Provided text
Melvin Glover (born May 15, 1961 in The Bronx), better known by his stage name Grandmaster Melle Mel (or simply Melle Mel; ), is an American rapper who was the lead vocalist and songwriter of Grandmaster Flash and the Furious Five.

Career
Glover began performing in the late 1970s. He may have been the first rapper to call himself MC (master of ceremonies). Other Furious Five members included his brother The Kidd Creole (Nathaniel Glover), Scorpio (Eddie Morris), Rahiem (Guy Todd Williams) and Cowboy (Keith Wiggins). While a member of the group, Cowboy created the term hip-hop while teasing a friend who had just joined the US Army, by scat singing the words "hip/hop/hip/hop" in a way that mimicked the rhythmic cadence of marching soldiers.

Grandmaster Flash & The Furious Five began recording for Enjoy Records and released "Superrappin'" in 1979. They later moved on to Sugar Hill Records and were popular on the R&B charts with party songs like "Freedom" and "The Birthday Party". They released numerous singles, gaining a gold disc for "Freedom", and touring. In 1982 Melle Mel began to turn to more socially-aware subject matter, in particular the Reagan administration's economic (Reaganomics) and drug policies, and their effect on the black community.

A song "The Message" became an instant classic and one of the first examples of conscious hip-hop by exploring personal and social themes. Mel recorded a rap over session musician Duke Bootee's instrumental track "The Jungle". Some of Mel's lyrics on "The Message" were taken directly from "Superrappin'". Other than Melle Mel, no members of Grandmaster Flash & The Furious Five actually appear on the record. Bootee also contributed vocals (Rahiem was to later lip sync Bootee's parts in the music video).

"The Message" would later be the first hip-hop record ever to be added to the United States National Archive of Historic Recordings and the first hip hop record inducted into the Grammy Hall of Fame. Mel would also go on to write songs about struggling life in New York City ("New York, New York"), and making it through life in general ("Survival (The Message 2)"). Grandmaster Flash split from the group after contract disputes between Melle Mel and their promoter Sylvia Robinson in regard to royalties for "The Message". When Flash filed a lawsuit against Sugar Hill Records, the factions of The Furious Five parted.

Your tasks
A – From the Melle Mel biography, list every Furious Five member it names alongside Glover, giving each stage name with the real name it supplies.
B – Reproduce word for word the stretch of the Melle Mel biography from "Grandmaster Flash & The Furious Five began" through "the black community.".

Data
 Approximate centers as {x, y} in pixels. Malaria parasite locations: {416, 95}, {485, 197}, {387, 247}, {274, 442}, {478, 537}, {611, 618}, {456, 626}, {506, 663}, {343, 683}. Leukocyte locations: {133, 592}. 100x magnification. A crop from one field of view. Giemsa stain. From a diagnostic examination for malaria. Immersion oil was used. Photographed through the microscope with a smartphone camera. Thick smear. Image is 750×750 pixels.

Solutions for each task
A –
- The Kidd Creole (Nathaniel Glover)
- Scorpio (Eddie Morris)
- Rahiem (Guy Todd Williams)
- Cowboy (Keith Wiggins)

B –
Grandmaster Flash & The Furious Five began recording for Enjoy Records and released "Superrappin'" in 1979. They later moved on to Sugar Hill Records and were popular on the R&B charts with party songs like "Freedom" and "The Birthday Party". They released numerous singles, gaining a gold disc for "Freedom", and touring. In 1982 Melle Mel began to turn to more socially-aware subject matter, in particular the Reagan administration's economic (Reaganomics) and drug policies, and their effect on the black community.